Meine Gastfamilie lebt in Suffolk in Virginia. Sie bestand aus meiner Gastmutter, meinem Gastvater und drei Gastschwestern. Die leibliche Tochter meiner Gasteltern war bereits ausgezogen und hatte ihre eigene Familie mit zwei jüngeren Söhnen. Die älteste Gastschwester war eine ehemalige Gasttochter meiner Gasteltern aus der Ukraine. Sie hatte ihren Schul-Abschluss in der Ukraine beendet und war anschließend zurück nach Amerika gereist, um dort zum College zu gehen. Außerdem hatte ich ein sogenanntes Double Placement, also eine Austauschschülerin, die bei der gleichen Familie wie ich gewohnt hat.

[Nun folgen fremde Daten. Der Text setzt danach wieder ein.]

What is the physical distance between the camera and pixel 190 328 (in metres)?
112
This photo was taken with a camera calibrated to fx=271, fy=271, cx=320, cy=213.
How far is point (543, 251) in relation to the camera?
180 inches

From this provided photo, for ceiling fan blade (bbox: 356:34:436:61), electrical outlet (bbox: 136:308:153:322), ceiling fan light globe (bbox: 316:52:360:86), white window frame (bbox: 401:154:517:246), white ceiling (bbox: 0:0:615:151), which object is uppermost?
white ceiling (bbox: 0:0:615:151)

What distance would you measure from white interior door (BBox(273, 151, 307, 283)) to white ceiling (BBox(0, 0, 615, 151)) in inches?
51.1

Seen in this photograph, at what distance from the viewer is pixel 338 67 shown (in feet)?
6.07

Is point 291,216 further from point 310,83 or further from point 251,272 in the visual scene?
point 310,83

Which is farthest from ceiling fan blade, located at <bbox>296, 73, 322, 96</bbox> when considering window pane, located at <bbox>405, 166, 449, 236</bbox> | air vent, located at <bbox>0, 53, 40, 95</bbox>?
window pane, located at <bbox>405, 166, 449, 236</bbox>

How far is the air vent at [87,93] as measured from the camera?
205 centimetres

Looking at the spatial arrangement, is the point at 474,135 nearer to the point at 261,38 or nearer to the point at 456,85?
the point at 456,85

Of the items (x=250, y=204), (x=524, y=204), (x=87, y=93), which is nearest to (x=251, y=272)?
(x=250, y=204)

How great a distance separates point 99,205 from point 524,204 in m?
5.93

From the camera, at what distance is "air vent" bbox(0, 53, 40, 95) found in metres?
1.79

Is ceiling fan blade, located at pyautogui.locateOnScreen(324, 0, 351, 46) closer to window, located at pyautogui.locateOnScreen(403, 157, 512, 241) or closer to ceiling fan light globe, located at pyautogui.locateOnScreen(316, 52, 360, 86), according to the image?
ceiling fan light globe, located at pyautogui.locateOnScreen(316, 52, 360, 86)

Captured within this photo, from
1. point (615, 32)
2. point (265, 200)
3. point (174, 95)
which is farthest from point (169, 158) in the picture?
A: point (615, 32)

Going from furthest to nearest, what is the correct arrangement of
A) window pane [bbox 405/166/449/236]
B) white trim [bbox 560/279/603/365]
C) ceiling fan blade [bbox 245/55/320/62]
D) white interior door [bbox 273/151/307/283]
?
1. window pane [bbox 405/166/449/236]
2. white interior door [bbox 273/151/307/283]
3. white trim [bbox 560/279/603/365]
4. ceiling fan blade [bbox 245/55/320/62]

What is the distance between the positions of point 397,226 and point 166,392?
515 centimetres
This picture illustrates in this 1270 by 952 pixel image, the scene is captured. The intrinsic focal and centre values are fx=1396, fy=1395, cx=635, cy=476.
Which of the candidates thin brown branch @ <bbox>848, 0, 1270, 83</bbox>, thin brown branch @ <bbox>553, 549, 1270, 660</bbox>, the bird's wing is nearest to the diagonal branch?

Sie hieß Emma, kam aus Dänemark und war in meinem Alter. Wir haben uns super verstanden und waren wie echte Schwestern, haben uns auch ein Zimmer geteilt und sind zusammen zur Schule gegangen. Dieses Double Placement hat mir sehr geholfen, da wir teilweise dieselben Schwierigkeiten meistern mussten. Dazu lebten mit uns noch drei Hunde und fünf Hühner. Meine Gasteltern mochten es gerne zu reisen, weshalb wir auch mehrere Male andere Staaten besucht haben. Im ersten Halbjahr haben wir einen Roadtrip nach Florida gemacht, um meine Gastgroßmutter zu besuchen und sind für eine Woche nach Philadelphia gefahren, da mein Gastvater dort arbeiten musste. Im zweiten Halbjahr sind wir mit meinem Gastneffen für fünf Tage nach Outer Banks in North Carolina gefahren und haben auch ein Wochenende in Washington D.C. verbracht.
Schule und Freunde
Die Schule war einer der Hauptgründe, weshalb ich mein Auslandsjahr in den USA verbringen wollte. Ich wollte schon immer das amerikanische Schulleben kennenlernen und wissen, wie das System funktioniert. Die Schule, die Emma und ich besucht haben, war unglaublich groß und tatsächlich auch etwas überfüllt. Wir hatten fünf verschiedene Lunch Zeiten, weil nicht alle Schüler gleichzeitig in die Cafeteria konnten. Aber dadurch habe ich auch eine unglaubliche Menge neuer Freunde kennengelernt. Mit dem deutschen Schulsystem verglichen war diese Art von Schule definitiv sehr viel entspannter. Die Lehrer hatten verschiedene Unterrichtsweisen und manche haben ihre Schulstunden sehr entspannt gestaltet. Meine Lieblingsklassen waren die Kunstklasse, die ich im ersten Halbjahr besucht habe und die Modeklasse im zweiten Halbjahr.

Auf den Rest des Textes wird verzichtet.